Topics

Bad patient debt continues to mount

John Andrews, Contributor

The high unemployment rate, foreclosures, individual bankruptcies and escalating costs of health insurance that came in the wake of the recession are now causing all kinds of grief for healthcare providers trying to collect revenues owed to them.

“It’s obviously a big problem and it is getting worse,” said Andrew Grobmyer, managing director for the Huron Consulting Group in Lake Oswego, Ore. “It is creating an additional strain within the provider community, more so than in the past.”

A national unemployment rate hovering near 10 percent (and several states where it is even higher) has left many without health insurance of any kind, and those fortunate enough to keep their jobs are being hit with much higher premiums and deductibles from their employer-based benefit plans.

“It’s a combination of people with no coverage that don’t qualify for public assistance like Medicaid and those left with a high balance after insurance liability,” Grobmyer said. “In many cases, the liability is more than the person can afford – patients have assumed responsibility for a greater portion of their healthcare debt and there are some people who just can’t pay.”

Tom Stampiglia, CEO of Austin, Texas-based Medical Present Value, agrees that “the driver is having a lot more patient responsibility.” Compounded by a bad economy and tough job market, self-pay patients are presenting themselves in greater numbers, he said, while employers, strapped by high healthcare costs, are shifting more of their burden onto their employees.

MPV specializes in the physician sector, and Stampiglia says patient responsibility for payments could rise to as high as 30 percent of a practice’s revenue in the near future.

“Not collecting from the patient rather than the payer contributes to the rise of bad debt,” he said. “Physicians aren’t equipped to talk to patients about their responsibility. Without the proper tools, they find financial discussions are very difficult to do. They may collect co-pays, but even then some have seen them as a bother because they traditionally have been low. But now with high deductible plans, it amounts to a couple hundred dollars or more.”

Qualifying charity cases

Grobmyer advises providers to take a sensible approach toward identifying charity cases, conducting rigorous screening that qualifies “higher dollar, lower volume” patients and channels unfunded lower-dollar cases into the collection process.

“All that said, cooperative patients who meet the requirements of charity policy should receive charity care,” he said. “An informed patient can proactively pursue it.”

Given the context of charity care available, Grobmyer points out “there is risk associated with every patient who shows up” and that “the key is to understand the patient’s financial situation upfront and engage them about payment.”

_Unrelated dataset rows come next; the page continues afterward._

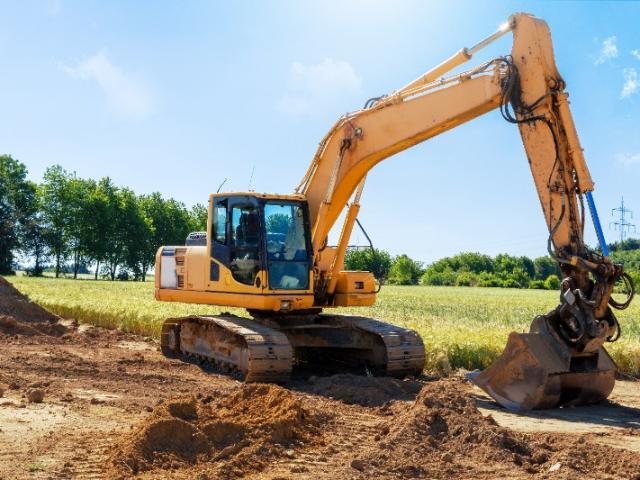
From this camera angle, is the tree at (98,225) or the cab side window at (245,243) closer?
the cab side window at (245,243)

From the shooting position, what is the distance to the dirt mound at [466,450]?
239 inches

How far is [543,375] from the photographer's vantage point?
8.62 meters

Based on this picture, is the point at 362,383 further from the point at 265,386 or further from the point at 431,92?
the point at 431,92

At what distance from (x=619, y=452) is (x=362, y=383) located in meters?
4.18

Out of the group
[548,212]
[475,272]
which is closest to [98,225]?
[475,272]

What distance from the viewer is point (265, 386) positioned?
8.02 meters

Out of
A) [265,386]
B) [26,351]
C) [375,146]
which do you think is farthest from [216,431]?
[26,351]

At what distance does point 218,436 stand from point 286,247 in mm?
4932

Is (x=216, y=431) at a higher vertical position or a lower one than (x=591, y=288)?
lower

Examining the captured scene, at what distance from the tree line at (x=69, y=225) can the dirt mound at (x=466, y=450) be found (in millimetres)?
63369

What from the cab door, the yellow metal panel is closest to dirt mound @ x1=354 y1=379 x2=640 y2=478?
the yellow metal panel

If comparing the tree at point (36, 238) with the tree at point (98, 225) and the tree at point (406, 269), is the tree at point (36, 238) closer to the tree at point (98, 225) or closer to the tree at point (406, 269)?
the tree at point (98, 225)

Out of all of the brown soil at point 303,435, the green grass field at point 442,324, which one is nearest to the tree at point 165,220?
the green grass field at point 442,324

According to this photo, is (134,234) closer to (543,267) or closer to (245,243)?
(543,267)
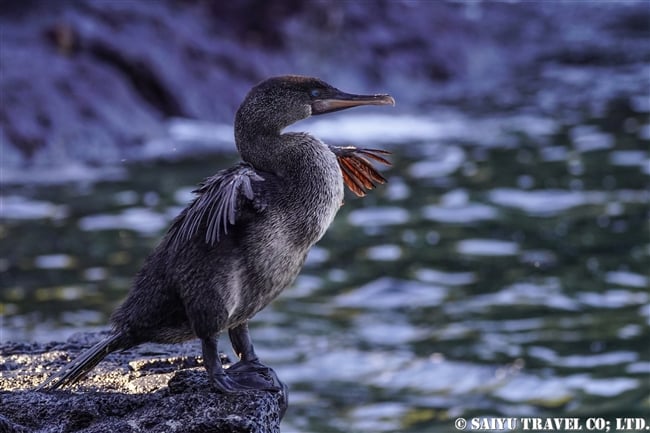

Providers should “overlay the likely care scenario and work through a payment plan,” he said. “Doing that upfront is a way to optimize cooperation and get the best outcome. The leading edge providers are doing this, but many are not.”

Collecting co-pays

“What’s tough is the meaningful part of the payment – 20 percent of the allowable can be hard to figure out without the proper technology,” Stampiglia said. “That is where we come in. We have helped medical groups audit claims and put together a sophisticated technology to help them build a solution that focuses on the claims. Instead of valuing claims at the back end for auditing, we are able to place a value on services at or before the time they are rendered. So providers can say ‘these are the procedures that we have planned’ and actually pre-adjudicate the claim to solve for what the payer’s allowable will be.”

Until upfront co-pay and deductible collection is universal among providers, they will continue to rely on collection agencies to retrieve as many lost dollars as possible, Grobmyer said, emphasizing that the longer the debts go, the harder it is to recoup them.